The following code defines a function template. The keyword, template <typename T, int size>, tells the compiler that what follows is a function template:

template <typename T, int size>
void sort ( T input[] ) {

 for ( int i=0; i<size; ++i) { 
     for (int j=0; j<size; ++j) {
         if ( input[i] < input[j] )
             swap (input[i], input[j] );
     }
 }

}

The line, void sort ( T input[] ), defines a function named sort, which returns void and receives an input array of type T. The T type doesn't indicate any specific data type. T will be deduced at the time of instantiating the function template during compile time.  

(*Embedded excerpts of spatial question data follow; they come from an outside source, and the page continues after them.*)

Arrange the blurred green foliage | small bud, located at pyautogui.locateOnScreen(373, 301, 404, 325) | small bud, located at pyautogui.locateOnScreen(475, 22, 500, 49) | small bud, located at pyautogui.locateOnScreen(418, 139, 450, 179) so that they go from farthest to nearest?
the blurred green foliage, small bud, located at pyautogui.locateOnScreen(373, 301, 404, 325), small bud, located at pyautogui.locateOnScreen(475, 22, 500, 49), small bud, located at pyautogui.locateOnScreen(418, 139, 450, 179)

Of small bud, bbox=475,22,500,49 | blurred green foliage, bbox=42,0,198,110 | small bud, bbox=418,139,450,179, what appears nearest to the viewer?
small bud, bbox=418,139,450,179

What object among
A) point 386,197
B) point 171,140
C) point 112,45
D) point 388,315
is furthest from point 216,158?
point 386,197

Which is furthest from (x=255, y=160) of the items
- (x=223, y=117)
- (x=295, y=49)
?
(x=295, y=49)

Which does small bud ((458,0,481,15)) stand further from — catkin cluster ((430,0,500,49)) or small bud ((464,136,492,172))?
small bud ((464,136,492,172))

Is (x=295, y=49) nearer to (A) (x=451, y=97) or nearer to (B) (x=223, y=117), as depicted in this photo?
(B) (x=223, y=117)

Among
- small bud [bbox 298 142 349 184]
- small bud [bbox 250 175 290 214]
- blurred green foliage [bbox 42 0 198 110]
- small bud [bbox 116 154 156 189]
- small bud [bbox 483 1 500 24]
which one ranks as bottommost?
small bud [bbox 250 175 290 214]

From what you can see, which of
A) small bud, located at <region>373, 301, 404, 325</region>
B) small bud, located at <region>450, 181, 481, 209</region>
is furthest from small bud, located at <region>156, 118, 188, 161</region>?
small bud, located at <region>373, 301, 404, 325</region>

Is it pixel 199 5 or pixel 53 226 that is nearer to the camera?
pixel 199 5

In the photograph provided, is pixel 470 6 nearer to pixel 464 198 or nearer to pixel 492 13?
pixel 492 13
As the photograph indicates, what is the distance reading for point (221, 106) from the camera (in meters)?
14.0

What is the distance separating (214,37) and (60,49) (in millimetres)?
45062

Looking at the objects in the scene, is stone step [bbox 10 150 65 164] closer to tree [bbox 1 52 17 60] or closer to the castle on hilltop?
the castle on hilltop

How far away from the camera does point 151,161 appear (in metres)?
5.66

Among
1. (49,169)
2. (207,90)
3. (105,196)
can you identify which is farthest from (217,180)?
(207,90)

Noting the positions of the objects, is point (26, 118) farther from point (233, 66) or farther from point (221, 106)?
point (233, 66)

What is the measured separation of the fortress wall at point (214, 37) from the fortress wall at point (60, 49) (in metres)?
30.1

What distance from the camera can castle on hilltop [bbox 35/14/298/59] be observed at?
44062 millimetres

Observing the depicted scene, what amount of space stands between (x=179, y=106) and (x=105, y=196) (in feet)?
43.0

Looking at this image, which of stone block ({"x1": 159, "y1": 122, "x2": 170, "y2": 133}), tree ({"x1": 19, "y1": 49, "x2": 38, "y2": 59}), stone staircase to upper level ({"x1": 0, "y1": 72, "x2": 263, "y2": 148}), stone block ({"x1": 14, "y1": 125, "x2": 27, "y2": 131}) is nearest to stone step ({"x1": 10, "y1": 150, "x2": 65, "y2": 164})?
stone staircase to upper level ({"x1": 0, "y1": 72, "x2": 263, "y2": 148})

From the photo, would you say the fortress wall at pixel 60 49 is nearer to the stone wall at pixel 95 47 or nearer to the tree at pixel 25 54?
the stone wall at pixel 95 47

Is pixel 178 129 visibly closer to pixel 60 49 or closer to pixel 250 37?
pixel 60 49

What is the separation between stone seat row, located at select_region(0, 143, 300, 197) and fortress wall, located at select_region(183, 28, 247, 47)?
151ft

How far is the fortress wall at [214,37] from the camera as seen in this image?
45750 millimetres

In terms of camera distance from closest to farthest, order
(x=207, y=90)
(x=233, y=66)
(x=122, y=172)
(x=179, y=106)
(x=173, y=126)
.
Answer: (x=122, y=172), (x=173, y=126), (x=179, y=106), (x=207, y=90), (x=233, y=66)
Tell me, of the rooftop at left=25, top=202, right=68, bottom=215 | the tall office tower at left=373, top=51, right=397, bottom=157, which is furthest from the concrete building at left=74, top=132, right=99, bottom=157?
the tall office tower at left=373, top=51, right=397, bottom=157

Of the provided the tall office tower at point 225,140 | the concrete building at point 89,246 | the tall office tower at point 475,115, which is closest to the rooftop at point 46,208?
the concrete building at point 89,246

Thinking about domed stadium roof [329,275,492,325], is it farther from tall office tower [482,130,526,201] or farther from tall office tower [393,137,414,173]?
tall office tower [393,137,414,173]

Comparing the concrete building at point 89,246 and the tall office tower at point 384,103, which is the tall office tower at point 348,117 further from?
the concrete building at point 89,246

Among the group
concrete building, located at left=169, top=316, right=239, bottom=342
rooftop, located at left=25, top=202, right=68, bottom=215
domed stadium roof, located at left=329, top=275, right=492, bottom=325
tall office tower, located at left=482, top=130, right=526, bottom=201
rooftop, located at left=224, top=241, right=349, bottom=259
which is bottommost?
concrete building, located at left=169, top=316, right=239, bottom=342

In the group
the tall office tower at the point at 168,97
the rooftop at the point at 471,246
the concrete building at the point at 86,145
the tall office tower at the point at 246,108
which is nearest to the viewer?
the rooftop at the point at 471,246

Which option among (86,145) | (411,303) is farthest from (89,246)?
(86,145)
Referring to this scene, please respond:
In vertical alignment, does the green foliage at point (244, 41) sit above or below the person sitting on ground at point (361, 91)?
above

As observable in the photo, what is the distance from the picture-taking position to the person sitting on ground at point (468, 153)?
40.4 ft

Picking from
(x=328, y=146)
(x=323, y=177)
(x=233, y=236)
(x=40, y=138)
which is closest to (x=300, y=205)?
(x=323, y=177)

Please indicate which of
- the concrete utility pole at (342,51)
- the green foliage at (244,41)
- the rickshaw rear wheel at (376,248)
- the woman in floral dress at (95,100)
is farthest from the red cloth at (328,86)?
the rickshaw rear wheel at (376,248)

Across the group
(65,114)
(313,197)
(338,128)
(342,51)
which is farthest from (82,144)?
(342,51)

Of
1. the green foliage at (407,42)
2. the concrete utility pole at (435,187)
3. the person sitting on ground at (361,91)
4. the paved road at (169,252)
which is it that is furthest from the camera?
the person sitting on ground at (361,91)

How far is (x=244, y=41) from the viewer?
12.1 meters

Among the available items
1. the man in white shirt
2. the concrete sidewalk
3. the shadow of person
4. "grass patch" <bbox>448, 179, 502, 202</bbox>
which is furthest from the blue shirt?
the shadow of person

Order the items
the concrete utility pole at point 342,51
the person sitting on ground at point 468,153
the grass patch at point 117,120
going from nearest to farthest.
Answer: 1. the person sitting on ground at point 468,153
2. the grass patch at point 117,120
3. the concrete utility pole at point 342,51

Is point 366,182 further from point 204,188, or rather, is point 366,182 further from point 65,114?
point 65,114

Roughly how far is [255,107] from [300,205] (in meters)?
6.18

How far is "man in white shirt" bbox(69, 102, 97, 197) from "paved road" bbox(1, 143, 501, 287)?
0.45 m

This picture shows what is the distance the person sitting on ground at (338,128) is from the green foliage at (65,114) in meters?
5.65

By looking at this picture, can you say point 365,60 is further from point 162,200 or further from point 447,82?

The following code populates an integer array with some unsorted values and prints the same to the terminal:

 int a[10] = { 100, 10, 40, 20, 60, 80, 5, 50, 30, 25 };
 cout << "nValues in the int array before sorting ..." << endl;
 copy ( a, a+10, ostream_iterator<int>( cout, "t" ) );
 cout << endl;

The following line will instantiate an instance of a function template for the int data type. At this point, typename T is substituted and a specialized function is created for the int data type. The scope-resolution operator in front of sort, that is, ::sort(), ensures that it invokes our custom function, sort(), defined in the global namespace; otherwise, the C++ compiler will attempt to invoke the sort() algorithm defined in the std namespace, or from any other namespace if such a function exists. The <int, 10> variable tells the compiler to create an instance of a function, substituting typename T with int, and 10 indicates the size of the array used in the template function:

::sort<int, 10>( a );

The following lines will instantiate two additional instances that support a double array of 5 elements and a string array of 6 elements respectively:

::sort<double, 5>( b );
::sort<string, 6>( names );

If you are curious to know some more details about how the C++ compiler instantiates the function templates to support int, double, and string, you could try the Unix utilities, nm and c++filt. The nm Unix utility will list the symbols in the symbol table, as follows:

nm ./a.out | grep sort

00000000000017f1 W _Z4sortIdLi5EEvPT_
0000000000001651 W _Z4sortIiLi10EEvPT_
000000000000199b W _Z4sortINSt7__cxx1112basic_stringIcSt11char_traitsIcESaIcEEELi6EEvPT_

As you can see, there are three different overloaded sort functions in the binary; however, we have defined only one template function. As the C++ compiler has mangled names to deal with function overloading, it is difficult for us to interpret which function among the three functions is meant for the int, double, and string data types.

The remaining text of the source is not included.